Za nami sześć turniejów Speedway Grand Prix. Jak dotąd jedna runda padła łupem reprezentanta Polski. Zawody w duńskim Horsens wygrał Maciej Janowski. Są spore szanse, że w najbliższą sobotę zobaczymy kolejny triumf naszego rodaka. Tym razem najwyżej stoją notowania zawodnika gorzowskiej Stali - Bartosza Zmarzlika.
- Walka o tytuł rozstrzyga się w tym roku pomiędzy bardziej doświadczonymi zawodnikami, jak Hancock czy Woffinden.

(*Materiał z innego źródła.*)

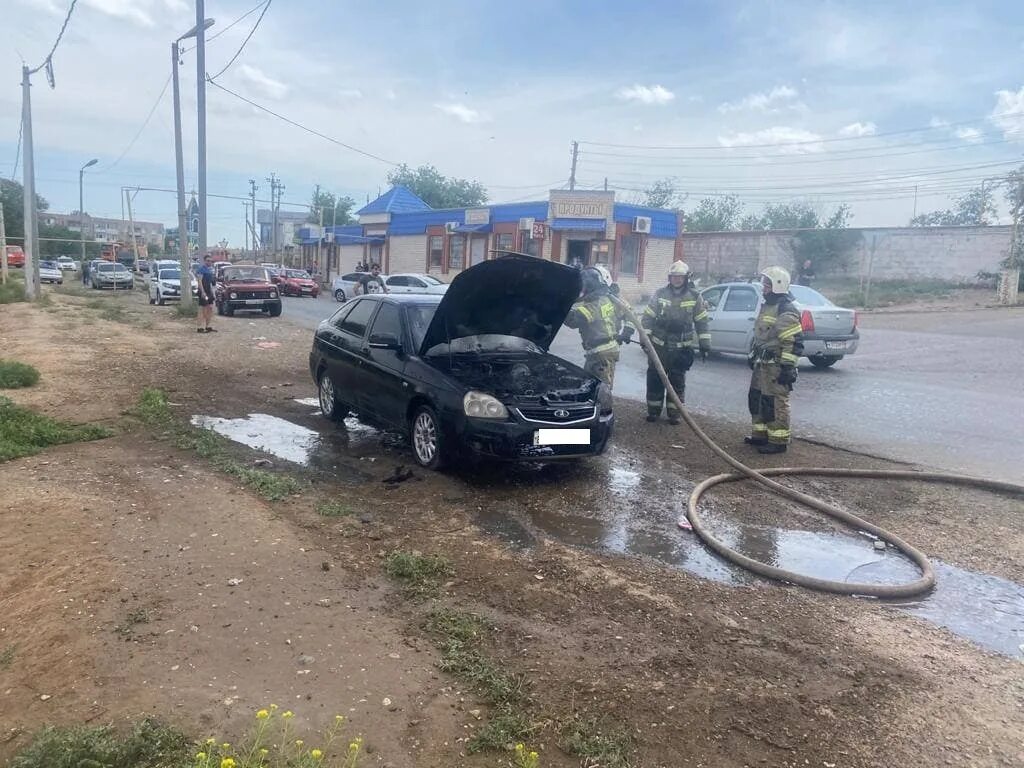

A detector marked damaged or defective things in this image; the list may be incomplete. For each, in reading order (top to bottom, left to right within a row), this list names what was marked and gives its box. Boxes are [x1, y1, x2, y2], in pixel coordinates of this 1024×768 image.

burnt engine compartment [428, 352, 596, 402]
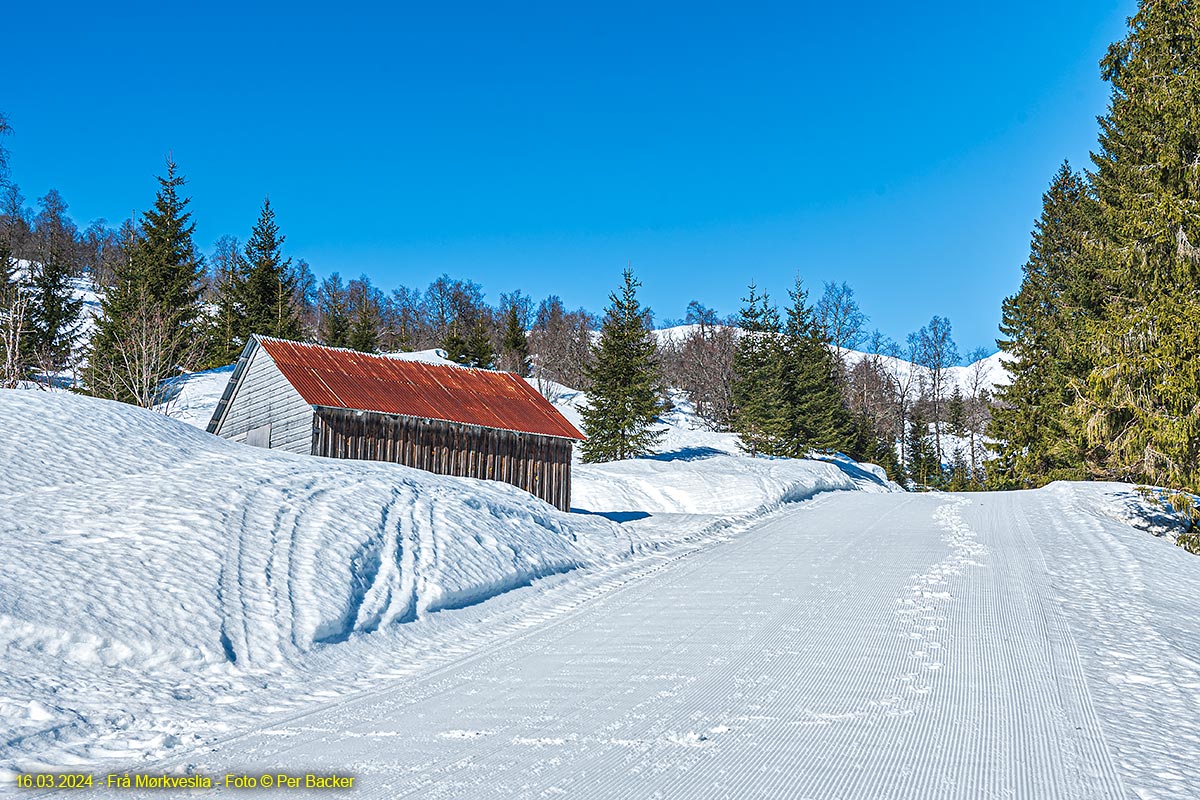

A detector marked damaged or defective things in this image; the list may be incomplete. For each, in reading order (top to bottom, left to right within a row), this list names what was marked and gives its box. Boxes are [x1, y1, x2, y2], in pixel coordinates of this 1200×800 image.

rusty corrugated roof [258, 336, 584, 440]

Akurat na torze w Gorzowie faworyt jest jednak inny. Moim zdaniem jest nim Bartek Zmarzlik. On może pogodzić tych, którzy walczą o medale - przekonuje Zenon Plech.
Zdaniem naszego rozmówcy, triumf Zmarzlika nie byłby żadną niespodzianką. Co prawda w tym roku stanął na podium jedynie w Cardiff, ale na własnym torze zwykle nie ma sobie równych. - Trzeba pamiętać, że Bartek przed dwoma laty wygrał już Grand Prix w Gorzowie. Teraz jest bardziej doświadczonym i jeszcze lepszym zawodnikiem. W takich turniejach wiele zależy od szczęścia i wielu innych okoliczności. Nie można mieć więc pewności, że wygra. Można jednak powiedzieć, że finał z udziałem Bartka mamy prawie jak w banku - dodaje.

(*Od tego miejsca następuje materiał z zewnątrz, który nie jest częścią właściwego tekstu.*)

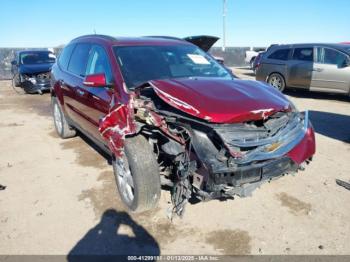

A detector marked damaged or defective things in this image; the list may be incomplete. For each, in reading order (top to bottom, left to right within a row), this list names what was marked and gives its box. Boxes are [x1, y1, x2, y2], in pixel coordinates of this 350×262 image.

another wrecked vehicle [11, 49, 55, 93]
damaged red suv [50, 34, 316, 215]
another wrecked vehicle [50, 34, 316, 215]
crumpled hood [150, 78, 290, 124]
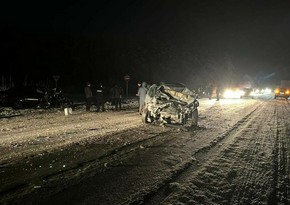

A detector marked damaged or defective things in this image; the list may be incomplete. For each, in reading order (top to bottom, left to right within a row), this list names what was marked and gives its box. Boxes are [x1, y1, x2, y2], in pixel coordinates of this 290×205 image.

destroyed vehicle [142, 83, 199, 126]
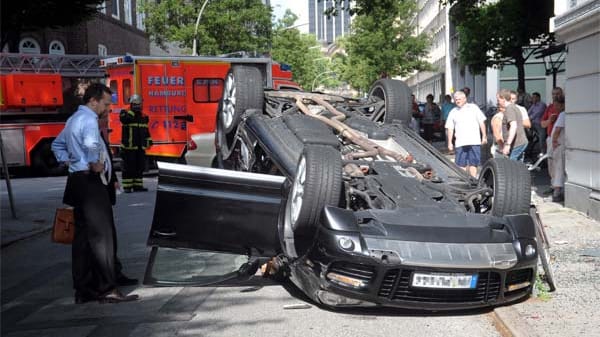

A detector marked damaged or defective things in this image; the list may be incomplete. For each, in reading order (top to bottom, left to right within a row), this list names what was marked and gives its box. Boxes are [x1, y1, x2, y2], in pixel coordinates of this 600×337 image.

Spore oczekiwania można mieć także od pozostałych reprezentantów - Macieja Janowskiego, Piotra Pawlickiego i jadącego z dziką kartą Krzysztofa Kasprzaka. Moim zdaniem są spore szanse, byśmy zobaczyli więcej niż jednego Polaka w finale. Oczywiście trudno będzie o to, by wszyscy zameldowali się w półfinałach. To, byśmy zobaczyli tam troje reprezentantów jest jednak możliwe. Tego powinniśmy oczekiwać - kwituje Zenon Plech.